-- Start TEXT BLOCK --

Visions of perfect plumbing prove to be pipe dreams

As the snow begins its accumulation in the mountains, most of us stop fretting over how much water will be available for the coming year. Snowpack stands as a fairly reliable yardstick to measure what conditions the summer will bring. Of course, for quite a few years not much of the white stuff has reached the ground in Cortez. That’s why we stare at the mountains, as if pure longing could bring the snow to town.

And that’s also why last December (three days before Christmas) my wife and I became anxious, but it wasn’t mountains that piqued our interest. No, the Montezuma Water Company informed us that our meter reading increased from the usual 6,000 gallons per month to over 17,000 gallons.

Naturally, we raised our eyebrows at such a wanton waste o f water. I mean, this was considerably more than our recommended eight glasses of water per day. If sugarplum fairies are said to flit around during the Christmas season, I can assure you that plumbers do not. Exactly two years before this water problem, we replaced a defective frostfree pump at the corner of our house. By “we” I mean that I called a plumber. And the best advice I can offer about finding a good plumber is that a plumber’s penchant for the size of his ad in the Yellow Pages does not always amount to a passion for pipes.

The plumber I’m referring to arrived two days after my call and offered to replace the pump once we had excavated the earth that surrounded it. For those of you who struggle like I do to understand plumber’s talk, the “we” he used didn’t include him either. At the time I mistakenly concluded he was offering us a chance to save money through an informal apprenticeship. I also supposed he had some last-minute Christmas shopping to finish and like Scrooge I had called him to work while he should have been home with his family. As he drove away for supplies, I grabbed my shovel and started digging.

I still can’t explain why I phoned the same plumber two years later after the water company called. Maybe I thought he’d remember us, be prompt, reasonable, and above all, arrive filled with goodwill for the work I’d done the last time he showed up so close to the holidays.

After peeking under the house, walking around the yard, and concluding that he didn’t see any spot where the waterline might be broken, he told us that if we figured out where the leak actually was, to be sure to call him, as he’d do the work “real cheap.” Then he handed us a bill for his standard $50 consultation fee and wished us a Merry Christmas.

I didn’t know what to do. That night I really did have pipe dreams, punctuated with geysers springing from each of the four corners of my sleep. Not only did we have a serious plumbing problem, but gallons of that precious stuff called cash kept seeping out of our bank account every day we did nothing to resolve the dilemma. The water company assured me that the leak was on my side of their meter, which meant “we” didn’t have a problem, I had the problem.

-- End TEXT BLOCK --

TASK INSTRUCTIONS —
1 – In the plumbing essay, why did the Montezuma Water Company's assurance mean the problem belonged to the narrator alone? Answer in one to three sentences.
2 – Answer these questions from the plumbing essay:
(a) What was the household's usual monthly meter reading?
(b) How many days after the call did the plumber arrive the first time?
(c) What was the plumber's standard consultation fee?
3 – Duplicate the stretch of the plumbing essay from "The plumber I’m" through "and started digging.".

-- Start RAW RECORDS --

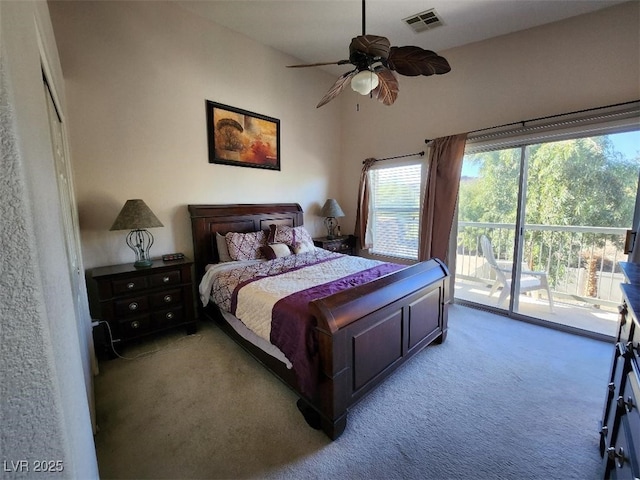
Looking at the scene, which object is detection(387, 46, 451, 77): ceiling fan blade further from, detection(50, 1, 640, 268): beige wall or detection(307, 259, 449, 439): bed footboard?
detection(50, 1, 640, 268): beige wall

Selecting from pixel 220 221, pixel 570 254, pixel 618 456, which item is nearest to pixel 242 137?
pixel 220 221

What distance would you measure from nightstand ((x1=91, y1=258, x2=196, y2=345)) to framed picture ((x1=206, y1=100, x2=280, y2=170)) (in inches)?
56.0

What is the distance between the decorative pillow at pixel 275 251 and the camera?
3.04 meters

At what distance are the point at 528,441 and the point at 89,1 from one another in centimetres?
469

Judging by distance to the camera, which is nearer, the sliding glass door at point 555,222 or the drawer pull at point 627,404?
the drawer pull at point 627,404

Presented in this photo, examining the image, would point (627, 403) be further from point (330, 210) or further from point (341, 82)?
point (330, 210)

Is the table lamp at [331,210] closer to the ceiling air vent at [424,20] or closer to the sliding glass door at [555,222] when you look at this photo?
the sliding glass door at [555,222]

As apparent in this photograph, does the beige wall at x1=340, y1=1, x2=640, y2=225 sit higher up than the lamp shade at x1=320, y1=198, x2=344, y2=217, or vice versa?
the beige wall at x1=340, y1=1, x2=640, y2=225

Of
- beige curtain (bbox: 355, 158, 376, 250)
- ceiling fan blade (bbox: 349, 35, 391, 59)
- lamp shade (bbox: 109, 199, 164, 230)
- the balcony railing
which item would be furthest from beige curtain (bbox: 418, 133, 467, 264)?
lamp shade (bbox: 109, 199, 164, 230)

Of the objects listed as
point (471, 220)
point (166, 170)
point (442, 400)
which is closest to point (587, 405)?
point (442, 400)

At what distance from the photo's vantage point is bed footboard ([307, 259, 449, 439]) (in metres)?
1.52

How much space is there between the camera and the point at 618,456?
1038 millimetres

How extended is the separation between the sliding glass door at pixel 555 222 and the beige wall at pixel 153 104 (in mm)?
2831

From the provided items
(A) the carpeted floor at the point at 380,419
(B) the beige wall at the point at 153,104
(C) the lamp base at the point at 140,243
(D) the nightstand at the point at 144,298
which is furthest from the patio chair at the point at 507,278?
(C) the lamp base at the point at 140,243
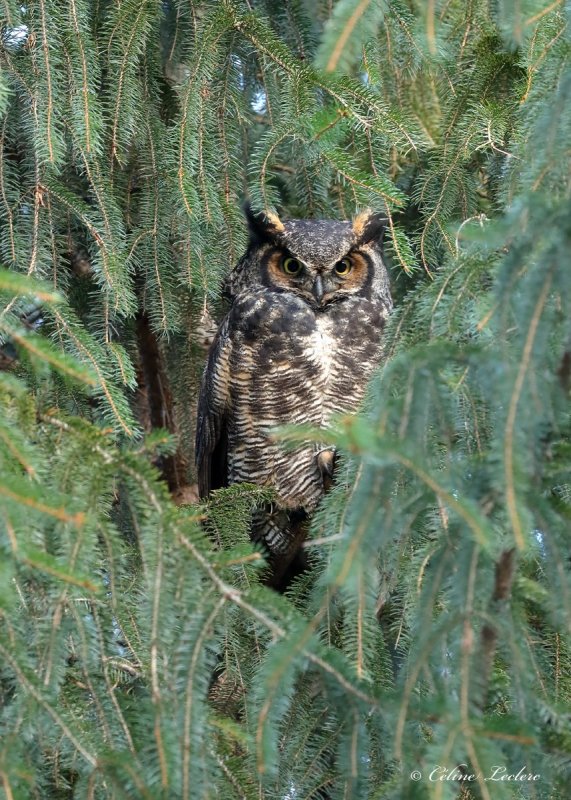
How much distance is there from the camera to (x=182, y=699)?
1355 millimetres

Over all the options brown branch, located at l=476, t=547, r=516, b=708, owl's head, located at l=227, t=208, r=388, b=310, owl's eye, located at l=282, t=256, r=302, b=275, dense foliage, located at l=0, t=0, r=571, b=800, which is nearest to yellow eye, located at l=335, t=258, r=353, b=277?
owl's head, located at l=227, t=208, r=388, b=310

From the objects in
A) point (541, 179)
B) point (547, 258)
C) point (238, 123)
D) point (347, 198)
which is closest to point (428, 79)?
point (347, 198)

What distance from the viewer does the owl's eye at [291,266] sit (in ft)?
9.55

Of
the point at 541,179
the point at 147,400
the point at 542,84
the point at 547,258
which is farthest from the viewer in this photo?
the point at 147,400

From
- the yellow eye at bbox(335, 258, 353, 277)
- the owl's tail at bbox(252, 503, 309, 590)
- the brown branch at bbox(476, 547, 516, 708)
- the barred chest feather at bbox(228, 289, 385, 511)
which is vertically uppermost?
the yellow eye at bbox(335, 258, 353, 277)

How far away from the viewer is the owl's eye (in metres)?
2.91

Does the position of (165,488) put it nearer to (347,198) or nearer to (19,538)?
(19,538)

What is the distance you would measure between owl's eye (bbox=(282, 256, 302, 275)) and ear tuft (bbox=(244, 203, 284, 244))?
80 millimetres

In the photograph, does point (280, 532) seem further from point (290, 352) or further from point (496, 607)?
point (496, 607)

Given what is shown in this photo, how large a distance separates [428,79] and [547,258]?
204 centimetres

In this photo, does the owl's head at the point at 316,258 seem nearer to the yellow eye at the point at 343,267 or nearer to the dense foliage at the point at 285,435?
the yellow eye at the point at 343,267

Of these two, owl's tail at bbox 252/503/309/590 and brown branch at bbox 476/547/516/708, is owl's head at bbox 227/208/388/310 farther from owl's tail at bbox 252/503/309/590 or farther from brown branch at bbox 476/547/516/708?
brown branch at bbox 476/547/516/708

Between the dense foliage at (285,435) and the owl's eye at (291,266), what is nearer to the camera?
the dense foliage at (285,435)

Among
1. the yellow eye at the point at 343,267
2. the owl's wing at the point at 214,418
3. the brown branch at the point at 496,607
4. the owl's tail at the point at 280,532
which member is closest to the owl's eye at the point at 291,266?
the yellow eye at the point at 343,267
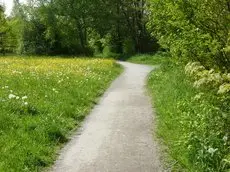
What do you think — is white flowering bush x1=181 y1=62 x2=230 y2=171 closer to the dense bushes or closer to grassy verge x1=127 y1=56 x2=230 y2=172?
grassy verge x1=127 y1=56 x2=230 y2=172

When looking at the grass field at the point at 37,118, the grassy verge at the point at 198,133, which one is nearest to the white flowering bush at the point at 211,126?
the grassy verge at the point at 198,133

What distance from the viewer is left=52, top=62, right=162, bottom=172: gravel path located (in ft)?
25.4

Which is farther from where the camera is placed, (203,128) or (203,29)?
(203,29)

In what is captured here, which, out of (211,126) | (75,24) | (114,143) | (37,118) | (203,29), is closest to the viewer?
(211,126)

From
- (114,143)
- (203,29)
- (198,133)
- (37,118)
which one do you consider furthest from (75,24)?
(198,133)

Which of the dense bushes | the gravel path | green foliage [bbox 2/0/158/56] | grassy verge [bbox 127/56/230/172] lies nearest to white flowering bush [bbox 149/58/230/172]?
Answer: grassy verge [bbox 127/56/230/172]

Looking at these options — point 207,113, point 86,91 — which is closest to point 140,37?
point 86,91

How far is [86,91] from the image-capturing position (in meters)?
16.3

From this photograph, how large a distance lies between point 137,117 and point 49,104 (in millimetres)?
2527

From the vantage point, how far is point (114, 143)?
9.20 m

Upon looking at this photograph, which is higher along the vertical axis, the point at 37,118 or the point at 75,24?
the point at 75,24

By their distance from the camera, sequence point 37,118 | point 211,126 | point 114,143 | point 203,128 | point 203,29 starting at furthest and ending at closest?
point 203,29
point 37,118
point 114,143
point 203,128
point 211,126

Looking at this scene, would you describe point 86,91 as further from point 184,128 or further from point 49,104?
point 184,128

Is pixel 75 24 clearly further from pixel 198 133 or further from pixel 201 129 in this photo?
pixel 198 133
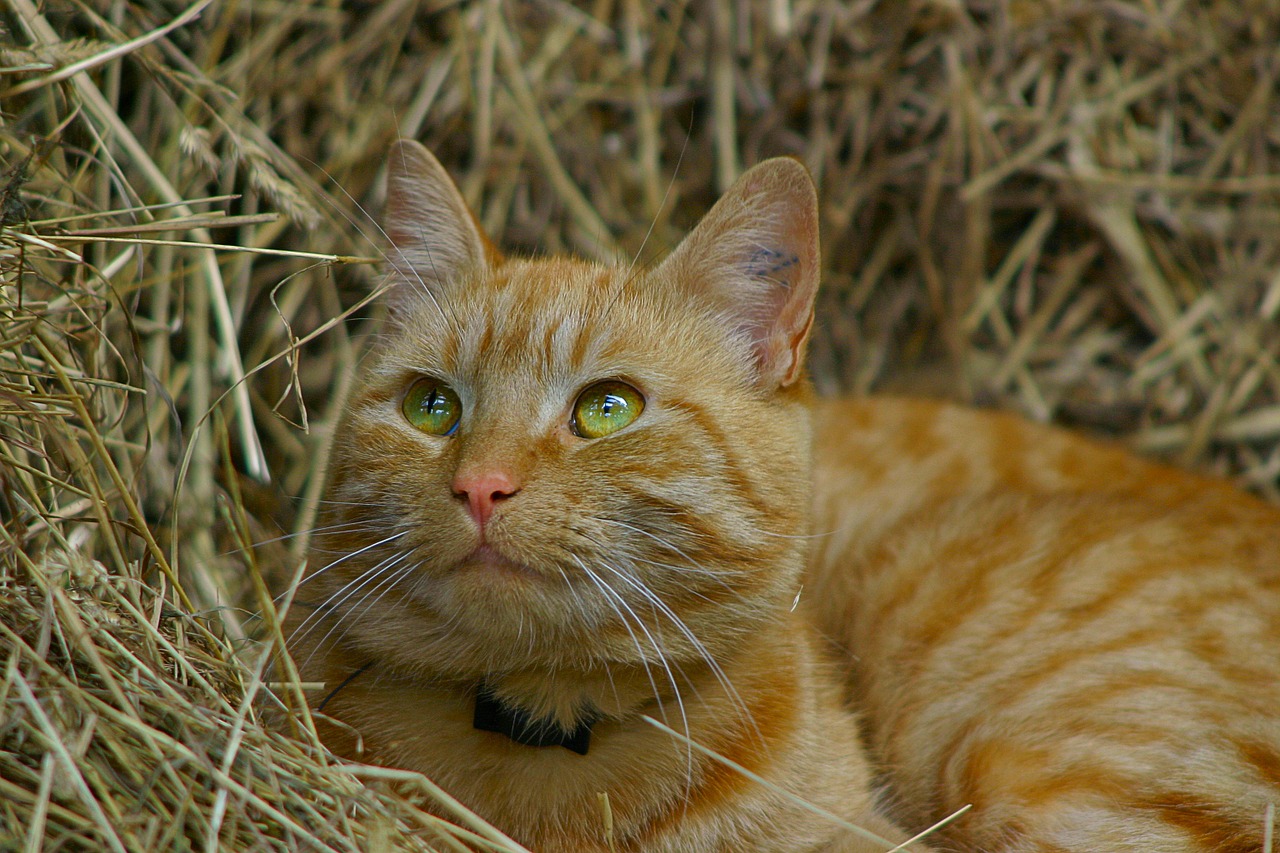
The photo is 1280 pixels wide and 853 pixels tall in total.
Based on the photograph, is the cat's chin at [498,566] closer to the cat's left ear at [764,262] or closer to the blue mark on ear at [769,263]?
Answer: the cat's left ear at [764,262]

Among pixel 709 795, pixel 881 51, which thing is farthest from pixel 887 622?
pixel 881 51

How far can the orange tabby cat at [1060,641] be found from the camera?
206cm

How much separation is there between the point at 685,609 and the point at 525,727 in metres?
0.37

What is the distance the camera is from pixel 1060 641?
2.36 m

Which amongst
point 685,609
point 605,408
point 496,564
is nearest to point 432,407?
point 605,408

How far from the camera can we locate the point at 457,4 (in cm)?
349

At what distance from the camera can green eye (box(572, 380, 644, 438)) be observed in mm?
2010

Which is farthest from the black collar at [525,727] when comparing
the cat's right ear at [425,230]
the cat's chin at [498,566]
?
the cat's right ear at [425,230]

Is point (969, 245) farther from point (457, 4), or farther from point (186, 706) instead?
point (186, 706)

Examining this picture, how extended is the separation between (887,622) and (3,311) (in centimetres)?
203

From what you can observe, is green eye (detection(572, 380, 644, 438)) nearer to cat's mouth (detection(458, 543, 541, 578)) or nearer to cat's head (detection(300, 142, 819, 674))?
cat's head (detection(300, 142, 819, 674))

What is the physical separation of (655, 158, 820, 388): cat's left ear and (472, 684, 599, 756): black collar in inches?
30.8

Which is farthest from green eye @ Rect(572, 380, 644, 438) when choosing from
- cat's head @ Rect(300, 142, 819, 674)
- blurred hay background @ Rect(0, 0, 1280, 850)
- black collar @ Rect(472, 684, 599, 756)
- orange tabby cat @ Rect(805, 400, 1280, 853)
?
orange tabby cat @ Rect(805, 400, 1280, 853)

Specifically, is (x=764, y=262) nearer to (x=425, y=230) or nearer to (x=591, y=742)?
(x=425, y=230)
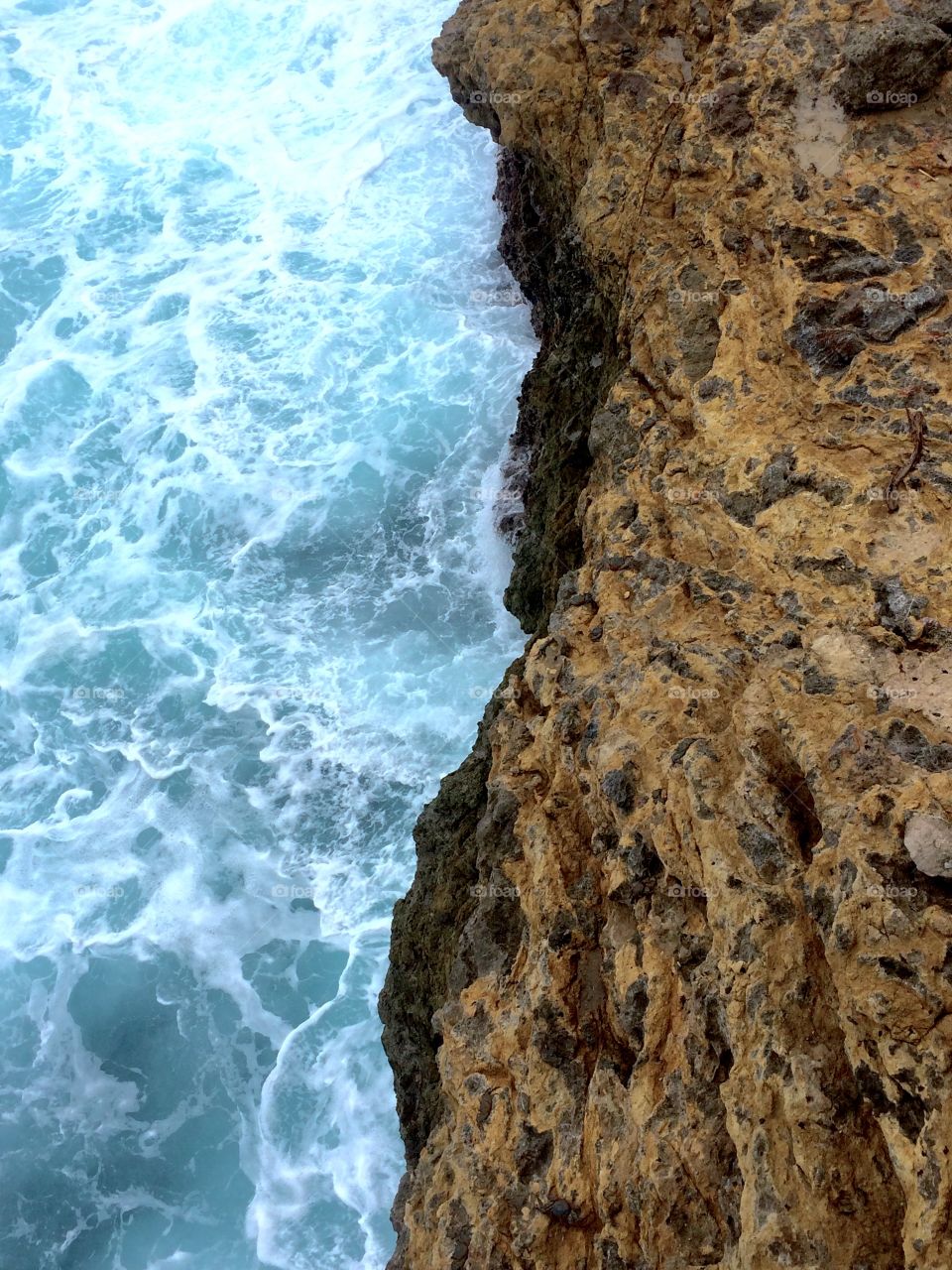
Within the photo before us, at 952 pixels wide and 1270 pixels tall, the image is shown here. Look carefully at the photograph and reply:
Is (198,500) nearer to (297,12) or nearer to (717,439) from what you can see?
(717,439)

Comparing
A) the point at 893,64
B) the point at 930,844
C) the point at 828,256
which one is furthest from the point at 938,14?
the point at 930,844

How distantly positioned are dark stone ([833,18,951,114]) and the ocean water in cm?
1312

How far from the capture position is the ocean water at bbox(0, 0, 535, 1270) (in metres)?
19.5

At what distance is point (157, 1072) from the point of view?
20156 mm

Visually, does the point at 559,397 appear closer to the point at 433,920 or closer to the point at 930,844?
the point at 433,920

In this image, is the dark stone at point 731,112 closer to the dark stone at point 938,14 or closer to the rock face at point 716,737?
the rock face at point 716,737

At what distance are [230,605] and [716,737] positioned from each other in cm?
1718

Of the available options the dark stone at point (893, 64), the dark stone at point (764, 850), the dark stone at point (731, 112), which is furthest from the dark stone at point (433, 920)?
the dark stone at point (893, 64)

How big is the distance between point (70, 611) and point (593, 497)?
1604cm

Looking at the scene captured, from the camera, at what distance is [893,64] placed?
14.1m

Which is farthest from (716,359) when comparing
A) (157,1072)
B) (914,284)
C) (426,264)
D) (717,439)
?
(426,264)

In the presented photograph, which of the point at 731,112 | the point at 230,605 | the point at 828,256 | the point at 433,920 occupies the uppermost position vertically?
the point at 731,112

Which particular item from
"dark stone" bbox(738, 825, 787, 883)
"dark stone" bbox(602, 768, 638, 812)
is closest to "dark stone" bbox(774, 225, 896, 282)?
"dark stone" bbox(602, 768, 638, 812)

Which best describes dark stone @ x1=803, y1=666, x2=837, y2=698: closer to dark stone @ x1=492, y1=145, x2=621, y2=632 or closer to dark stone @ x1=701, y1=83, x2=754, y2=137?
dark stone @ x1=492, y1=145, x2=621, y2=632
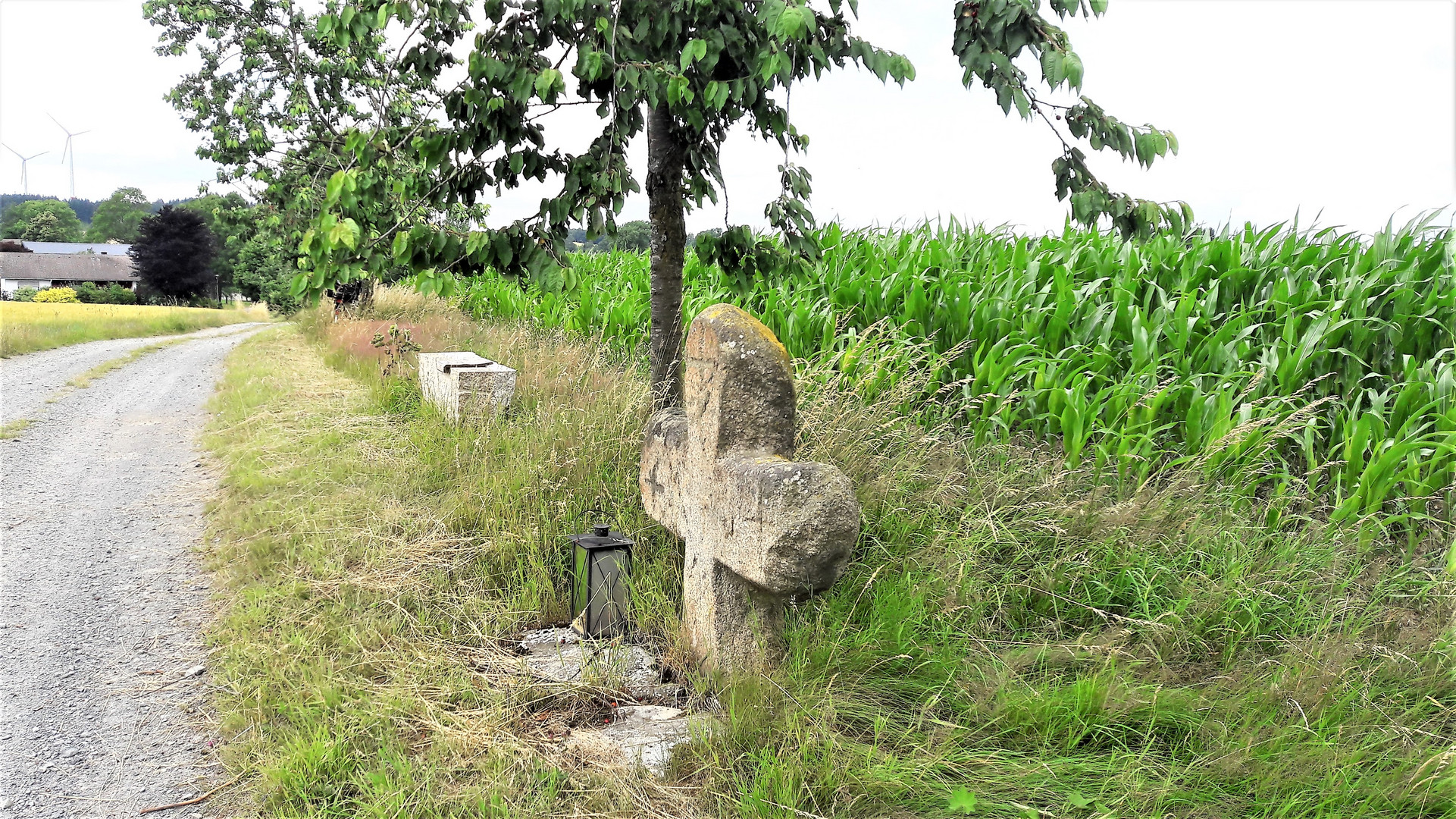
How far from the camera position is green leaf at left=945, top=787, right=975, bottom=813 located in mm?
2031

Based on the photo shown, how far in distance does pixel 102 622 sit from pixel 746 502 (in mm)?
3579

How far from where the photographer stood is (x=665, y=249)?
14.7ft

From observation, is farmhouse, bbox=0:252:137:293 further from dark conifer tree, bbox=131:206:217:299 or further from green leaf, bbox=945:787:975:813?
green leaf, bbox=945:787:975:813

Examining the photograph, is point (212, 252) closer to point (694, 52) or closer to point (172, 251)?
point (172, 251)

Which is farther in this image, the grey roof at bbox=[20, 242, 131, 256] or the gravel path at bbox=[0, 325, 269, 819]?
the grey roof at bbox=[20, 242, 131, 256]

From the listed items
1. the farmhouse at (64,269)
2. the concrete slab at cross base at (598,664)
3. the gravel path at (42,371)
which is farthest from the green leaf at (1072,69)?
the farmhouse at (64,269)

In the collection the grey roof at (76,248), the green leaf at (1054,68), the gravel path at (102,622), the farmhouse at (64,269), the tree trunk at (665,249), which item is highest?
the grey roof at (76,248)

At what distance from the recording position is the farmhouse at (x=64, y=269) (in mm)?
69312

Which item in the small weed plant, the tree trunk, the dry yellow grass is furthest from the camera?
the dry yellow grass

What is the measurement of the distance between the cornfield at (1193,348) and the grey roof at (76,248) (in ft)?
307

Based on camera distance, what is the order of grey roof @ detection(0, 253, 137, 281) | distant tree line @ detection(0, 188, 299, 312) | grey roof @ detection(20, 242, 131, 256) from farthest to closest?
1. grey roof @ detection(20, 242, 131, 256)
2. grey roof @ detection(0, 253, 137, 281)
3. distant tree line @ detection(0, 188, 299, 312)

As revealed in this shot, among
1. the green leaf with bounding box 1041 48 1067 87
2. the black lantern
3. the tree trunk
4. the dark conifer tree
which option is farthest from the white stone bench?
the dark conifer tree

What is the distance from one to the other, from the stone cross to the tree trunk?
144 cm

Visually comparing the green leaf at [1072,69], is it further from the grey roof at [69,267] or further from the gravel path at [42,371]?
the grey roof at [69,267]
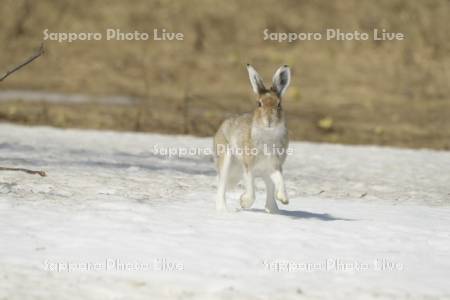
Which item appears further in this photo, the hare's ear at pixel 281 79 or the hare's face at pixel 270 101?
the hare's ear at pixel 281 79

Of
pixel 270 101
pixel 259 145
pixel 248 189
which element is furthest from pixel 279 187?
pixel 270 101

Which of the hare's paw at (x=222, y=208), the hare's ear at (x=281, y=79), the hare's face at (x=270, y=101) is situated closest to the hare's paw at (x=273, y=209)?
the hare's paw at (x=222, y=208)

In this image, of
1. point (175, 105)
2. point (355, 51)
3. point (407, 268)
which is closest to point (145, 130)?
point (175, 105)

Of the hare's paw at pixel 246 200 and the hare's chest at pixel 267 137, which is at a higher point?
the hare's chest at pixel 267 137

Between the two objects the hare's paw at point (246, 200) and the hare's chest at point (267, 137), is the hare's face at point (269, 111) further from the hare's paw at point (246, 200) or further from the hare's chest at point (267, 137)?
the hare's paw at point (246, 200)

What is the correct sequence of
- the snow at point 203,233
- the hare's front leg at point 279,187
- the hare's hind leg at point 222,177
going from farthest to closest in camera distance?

-- End RAW RECORDS --

REPLIES —
1 – The water company said the leak was on the narrator's side of its meter. That meant the company did not have a problem; the narrator did.

2 –
(a) 6,000 gallons per month
(b) Two days
(c) $50

3 –
The plumber I’m referring to arrived two days after my call and offered to replace the pump once we had excavated the earth that surrounded it. For those of you who struggle like I do to understand plumber’s talk, the “we” he used didn’t include him either. At the time I mistakenly concluded he was offering us a chance to save money through an informal apprenticeship. I also supposed he had some last-minute Christmas shopping to finish and like Scrooge I had called him to work while he should have been home with his family. As he drove away for supplies, I grabbed my shovel and started digging.